Tâche posée a » Extrayez toutes les lignes des enregistrements qui contiennent le mot « pixel ». La casse doit être respectée.

Texte présenté »

Réseaux sociaux : jusqu’où les messages indélicats ?
Quid des messages postés par un travailleur sur les réseaux sociaux à propos de son employeur ou de ses collègues ? L’avis de Partena Professional.
Des messages indélicats sur les réseaux sociaux peuvent-il justifier le licenciement d’un travailleur pour motif grave ? Poser la question c’est opposer la liberté d’expression du travailleur versus les intérêts de l’employeur, estime Partena Professional. La loi du 3 juillet 1978 relative aux contrats de travail octroie des droits mais également des obligations tant à l’employeur qu’au travailleur, précise le prestataire. Ainsi, l’employeur et le travailleur se doivent le respect et des égards mutuels. Ils doivent aussi observer le respect des convenances et des bonnes mœurs. Cela signifie, entre autres, que le travailleur est tenu à un devoir de loyauté envers l’employeur.
La convention européenne des droits de l’homme garantit, pour sa part, le droit à la liberté d’expression. Dans le cadre des relations de travail, il faut également respecter les dispositions de la convention collective de travail n° 81 ainsi que celles en matière de traitement des données à caractère personnel (GDPR) pour réunir, au maximum, les intérêts de l’employeur et le droit, du travailleur, à la protection de sa vie privée.
En d’autres termes, les droits à la liberté d’expression et au respect de la vie privée ne sont pas absolus. Une ingérence peut être envisagée mais elle doit être réduite au minimum. L’employeur a, par conséquent, la possibilité de réglementer, sous certaines conditions, l’utilisation des réseaux sociaux au travail. Si un travailleur mécontent a le droit de s’exprimer, il doit cependant surveiller ses propos et le langage utilisé.
Mais comment délimiter la frontière entre l’expression d’un mécontentement et des messages pouvant être qualifiés d’injurieux ou de diffamatoires à l’égard de l’employeur et/ou de collègues ? La cohabitation entre, d’une part, la liberté d’expression et la protection de la vie privée au travail et, d’autre part, le droit de contrôle de l’employeur se révèle bien délicate…
Droit fondamental versus proportionnalité
Le lieu de travail est un lieu où s’établissent de nombreuses relations et communications privées dans la mesure où le travailleur y passe la plus grande partie de son temps. Cet «espace personnel» représente un droit fondamental pour le travailleur sur le lieu de travail, indique Partena Professional. Il est donc généralement admis qu’une interdiction totale d’utiliser Internet à des fins privées sur le lieu de travail ne serait pas raisonnable. Les communications privées de même que l’utilisation de médias sociaux par le travailleur sur le lieu de travail sont, dans la plupart des cas, tolérées par l’employeur.
Lorsque l’employeur souhaite contrôler l’utilisation, au travail mais à des fins privées, d’Internet (ou de l’e-mail) par le travailleur, il doit respecter les principes de base en matière de protection de la vie privée, c’est-à-dire poursuivre un but légitime, contrôler les données pertinentes et informer préalablement le travailleur de la possibilité d’un contrôle.

Données fournies »
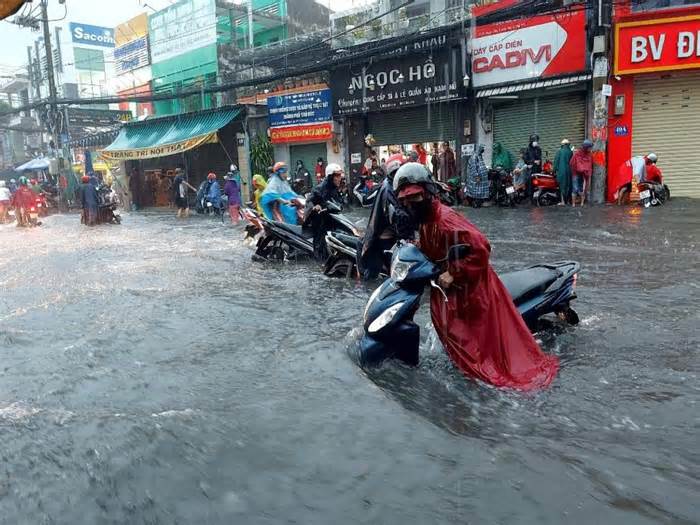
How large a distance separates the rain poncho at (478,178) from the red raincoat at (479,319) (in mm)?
12193

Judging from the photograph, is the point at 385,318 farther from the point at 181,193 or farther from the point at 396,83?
the point at 181,193

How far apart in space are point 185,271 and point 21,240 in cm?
819

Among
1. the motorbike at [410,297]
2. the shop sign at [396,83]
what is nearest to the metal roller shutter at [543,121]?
the shop sign at [396,83]

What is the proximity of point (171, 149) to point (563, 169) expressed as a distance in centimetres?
1468

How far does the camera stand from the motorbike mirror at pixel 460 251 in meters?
2.98

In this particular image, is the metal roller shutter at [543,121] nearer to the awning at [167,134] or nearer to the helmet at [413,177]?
the awning at [167,134]

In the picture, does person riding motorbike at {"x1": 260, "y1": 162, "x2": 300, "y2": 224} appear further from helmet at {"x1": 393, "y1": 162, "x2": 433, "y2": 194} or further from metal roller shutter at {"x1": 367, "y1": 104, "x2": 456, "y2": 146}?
metal roller shutter at {"x1": 367, "y1": 104, "x2": 456, "y2": 146}

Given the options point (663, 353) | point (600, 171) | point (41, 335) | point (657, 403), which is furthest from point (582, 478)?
point (600, 171)

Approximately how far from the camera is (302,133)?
20.8 metres

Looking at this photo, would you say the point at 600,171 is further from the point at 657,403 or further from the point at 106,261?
the point at 657,403

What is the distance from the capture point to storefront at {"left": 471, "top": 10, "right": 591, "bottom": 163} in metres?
14.4

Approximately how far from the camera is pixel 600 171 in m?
14.0

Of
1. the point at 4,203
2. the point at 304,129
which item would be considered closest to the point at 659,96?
the point at 304,129

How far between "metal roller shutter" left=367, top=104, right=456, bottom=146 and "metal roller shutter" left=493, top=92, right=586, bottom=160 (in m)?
1.53
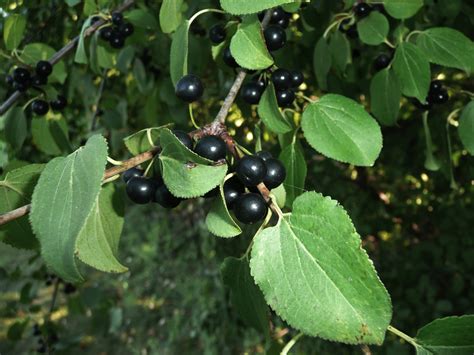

Tâche posée b » D'après le texte sur les messages indélicats publiés sur les réseaux sociaux, de quelle date est la loi relative aux contrats de travail ?

Réponse complète a »
How far does the camera stand from the motorbike mirror at pixel 460 251 in meters?
Approximately how far from the camera is pixel 600 171 in m?

Réponse complète b » Elle date du 3 juillet 1978.